You don't want a discussion about the disadvantages of auto fuel in aircraft, but it's very hard to discuss your question without going there.

Nipper2
8th Sep 2008, 09:19
Thanks for the info so far.

I am an engineer by profession and have a very good understanding of the variability of Mogas. I have no doubt whatsoever that Avgas is a far preferable fuel and would use it if I could sensibly obtain supplies. Price is not the issue. When you tank capacity is just 34 litres useable and it consumes 12 litres to go and get some by air or requires 60 minutes round trip by road, things are not so simple......

What I'm trying to find out is what is the residue? Gum from evaporated fuel? Corosion product?
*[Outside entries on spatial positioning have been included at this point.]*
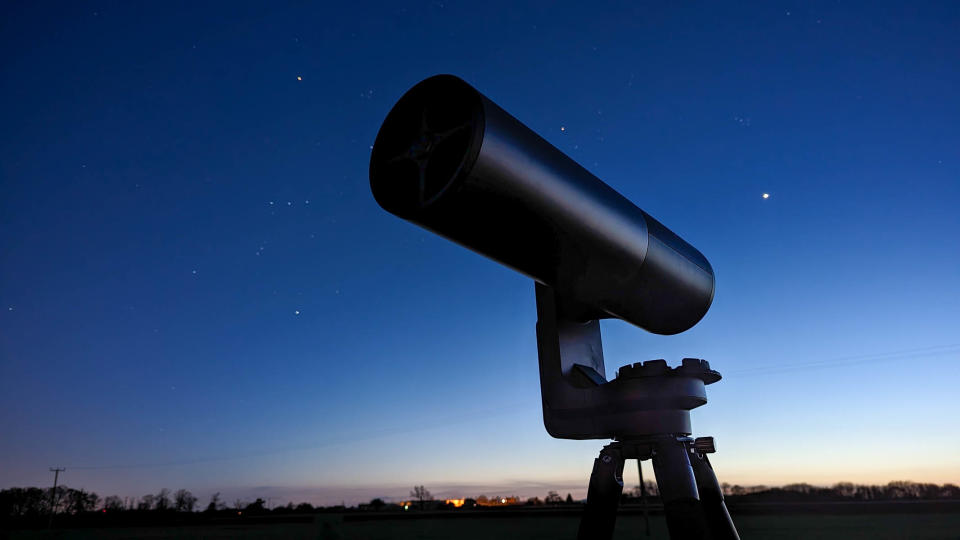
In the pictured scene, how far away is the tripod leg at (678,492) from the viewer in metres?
1.68

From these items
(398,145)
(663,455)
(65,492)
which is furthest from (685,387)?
(65,492)

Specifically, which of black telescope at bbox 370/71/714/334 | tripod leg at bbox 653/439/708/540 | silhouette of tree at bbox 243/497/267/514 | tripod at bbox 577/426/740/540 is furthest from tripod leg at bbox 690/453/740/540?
silhouette of tree at bbox 243/497/267/514

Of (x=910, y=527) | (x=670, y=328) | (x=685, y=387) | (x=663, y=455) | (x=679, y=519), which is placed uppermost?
(x=670, y=328)

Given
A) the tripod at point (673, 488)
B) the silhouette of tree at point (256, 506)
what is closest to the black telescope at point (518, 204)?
the tripod at point (673, 488)

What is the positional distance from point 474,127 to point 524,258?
2.12ft

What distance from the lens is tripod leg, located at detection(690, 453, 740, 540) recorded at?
180 centimetres

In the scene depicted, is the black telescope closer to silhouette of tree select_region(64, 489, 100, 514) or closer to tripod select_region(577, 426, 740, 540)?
tripod select_region(577, 426, 740, 540)

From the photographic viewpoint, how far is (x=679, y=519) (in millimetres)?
1699

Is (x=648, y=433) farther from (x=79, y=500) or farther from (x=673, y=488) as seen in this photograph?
(x=79, y=500)

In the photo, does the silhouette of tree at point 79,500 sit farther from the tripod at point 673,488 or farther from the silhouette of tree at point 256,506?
the tripod at point 673,488

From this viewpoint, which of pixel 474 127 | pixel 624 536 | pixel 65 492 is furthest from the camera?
pixel 65 492

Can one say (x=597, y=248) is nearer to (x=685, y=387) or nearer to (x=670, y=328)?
(x=685, y=387)

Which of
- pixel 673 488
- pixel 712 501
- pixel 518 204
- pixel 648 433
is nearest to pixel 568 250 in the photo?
pixel 518 204

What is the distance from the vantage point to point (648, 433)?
76.0 inches
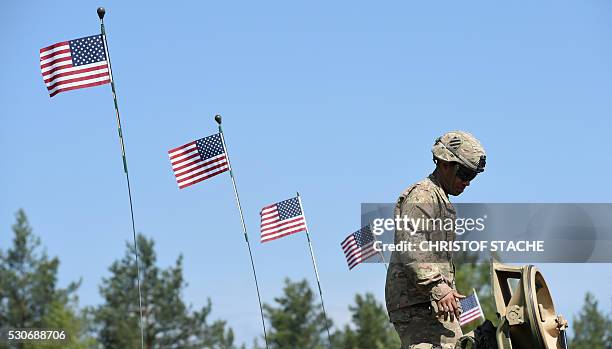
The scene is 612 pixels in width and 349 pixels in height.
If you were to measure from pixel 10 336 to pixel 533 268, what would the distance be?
52.9 metres

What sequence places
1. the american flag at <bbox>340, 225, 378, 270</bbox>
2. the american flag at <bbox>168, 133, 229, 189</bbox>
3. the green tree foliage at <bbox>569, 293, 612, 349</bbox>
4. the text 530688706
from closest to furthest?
the american flag at <bbox>168, 133, 229, 189</bbox> → the american flag at <bbox>340, 225, 378, 270</bbox> → the text 530688706 → the green tree foliage at <bbox>569, 293, 612, 349</bbox>

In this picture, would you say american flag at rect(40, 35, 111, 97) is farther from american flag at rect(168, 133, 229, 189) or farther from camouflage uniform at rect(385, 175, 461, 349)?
camouflage uniform at rect(385, 175, 461, 349)

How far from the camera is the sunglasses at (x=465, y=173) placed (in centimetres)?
1060

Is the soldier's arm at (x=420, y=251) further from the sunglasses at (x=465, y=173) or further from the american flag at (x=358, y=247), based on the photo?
the american flag at (x=358, y=247)

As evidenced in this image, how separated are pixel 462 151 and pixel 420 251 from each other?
1.04 metres

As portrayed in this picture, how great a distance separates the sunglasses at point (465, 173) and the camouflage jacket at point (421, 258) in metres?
0.22

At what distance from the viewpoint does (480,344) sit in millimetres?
9789

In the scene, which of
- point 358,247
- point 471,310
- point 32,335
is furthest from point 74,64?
point 32,335

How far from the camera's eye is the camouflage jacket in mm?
9977

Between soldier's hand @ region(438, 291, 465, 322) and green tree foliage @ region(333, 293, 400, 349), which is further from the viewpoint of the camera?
green tree foliage @ region(333, 293, 400, 349)

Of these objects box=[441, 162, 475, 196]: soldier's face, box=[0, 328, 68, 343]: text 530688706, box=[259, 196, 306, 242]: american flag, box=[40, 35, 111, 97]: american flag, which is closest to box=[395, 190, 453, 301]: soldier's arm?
box=[441, 162, 475, 196]: soldier's face

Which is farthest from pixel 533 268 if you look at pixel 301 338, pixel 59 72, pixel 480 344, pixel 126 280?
pixel 301 338

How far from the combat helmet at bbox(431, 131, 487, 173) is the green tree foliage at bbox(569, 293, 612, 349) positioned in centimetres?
7483

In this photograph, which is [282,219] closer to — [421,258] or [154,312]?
[421,258]
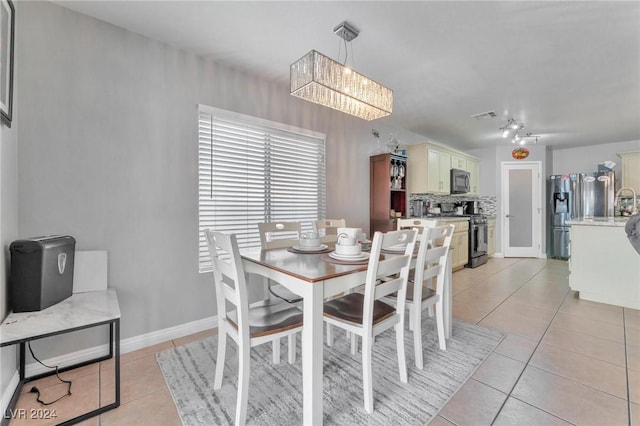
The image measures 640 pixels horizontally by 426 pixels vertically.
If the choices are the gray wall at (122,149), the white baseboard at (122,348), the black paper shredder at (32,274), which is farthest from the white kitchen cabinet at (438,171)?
the black paper shredder at (32,274)

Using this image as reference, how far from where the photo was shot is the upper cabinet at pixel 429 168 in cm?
452

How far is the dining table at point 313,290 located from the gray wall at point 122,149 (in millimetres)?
1107

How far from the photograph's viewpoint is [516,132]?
4.44 m

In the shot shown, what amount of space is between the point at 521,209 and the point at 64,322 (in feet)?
23.9

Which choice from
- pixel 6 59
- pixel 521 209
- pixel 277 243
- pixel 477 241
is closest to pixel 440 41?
pixel 277 243

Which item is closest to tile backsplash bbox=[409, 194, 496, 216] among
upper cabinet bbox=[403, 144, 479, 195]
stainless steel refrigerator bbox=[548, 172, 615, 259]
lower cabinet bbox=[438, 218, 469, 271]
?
upper cabinet bbox=[403, 144, 479, 195]

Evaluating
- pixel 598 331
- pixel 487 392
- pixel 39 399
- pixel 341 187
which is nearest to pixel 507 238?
pixel 598 331

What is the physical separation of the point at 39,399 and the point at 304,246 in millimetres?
1736

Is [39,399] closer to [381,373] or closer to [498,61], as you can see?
[381,373]

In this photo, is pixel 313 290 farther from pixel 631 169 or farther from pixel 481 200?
pixel 631 169

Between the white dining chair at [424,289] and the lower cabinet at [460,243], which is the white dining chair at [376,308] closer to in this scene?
the white dining chair at [424,289]

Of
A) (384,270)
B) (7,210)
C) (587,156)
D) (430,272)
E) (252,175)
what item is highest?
(587,156)

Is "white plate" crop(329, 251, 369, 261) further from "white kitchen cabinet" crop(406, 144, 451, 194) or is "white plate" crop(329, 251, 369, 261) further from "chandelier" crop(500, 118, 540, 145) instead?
"chandelier" crop(500, 118, 540, 145)

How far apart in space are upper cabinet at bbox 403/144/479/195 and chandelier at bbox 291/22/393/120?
2651 millimetres
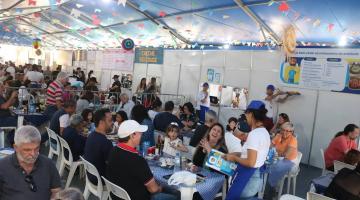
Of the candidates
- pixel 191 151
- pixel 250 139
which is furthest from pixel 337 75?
pixel 250 139

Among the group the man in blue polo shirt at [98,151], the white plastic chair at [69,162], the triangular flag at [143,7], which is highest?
the triangular flag at [143,7]

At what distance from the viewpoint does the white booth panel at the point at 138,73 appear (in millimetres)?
13555

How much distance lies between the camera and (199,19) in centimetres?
866

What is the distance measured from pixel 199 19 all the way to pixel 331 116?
4.02m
Decay products from a slowly disolving fuel tank?

The tank is 1960s vintage so testing resin samples is not a realistic option. I am considering lining it with a modern sloshing compound, though there does not seem to be much good information on the suitability of these compounds for use with modern mogas.

BackPacker
8th Sep 2008, 11:43
What I'm trying to find out is what is the residue? Gum from evaporated fuel? Corosion product? Decay products from a slowly disolving fuel tank?

I would put that residu in fresh fuel, in a clear container, shake and see if it dissolves.

If it dissolves quickly, it's probably gum from evaporated fuel. If it doesn't dissolve, or doesn't dissolve quickly, it might be something more serious.

And to be honest, if you have a detectable amount of residue in your carbs and the origin is the fuel tank lining, then it is so severe that your fuel tank would have sprung a leak by now. And if your carb bowls are smooth, not pitted, if you clean them, it's probably not corrosion either.

Note that I'm not a fuel or fuel system engineer. Just trying to apply some common sense.

Mariner9
8th Sep 2008, 13:07
Just trying to apply some common sense

And so you did :ok:

One minor correction - gum can form in gasoline through oxidation without any evaporation whatsoever :=. (See MikeB's explanation of oxidation on Flyer forum - I invariably agree with him ;))

And finally one other point, the gum residue may or may not be soluble in fresh gasoline, especially if it is from a different source to the original gasoline.

Oldlae
8th Sep 2008, 17:27
As when laying up your lawnmower for the winter, and I don't know your configuration but if you know that the engine is not going to be run for a long period switch the fuel off when shutting down rather than using the ignition and let the engine run down until it stops, this will empty the carb and prevent gumming.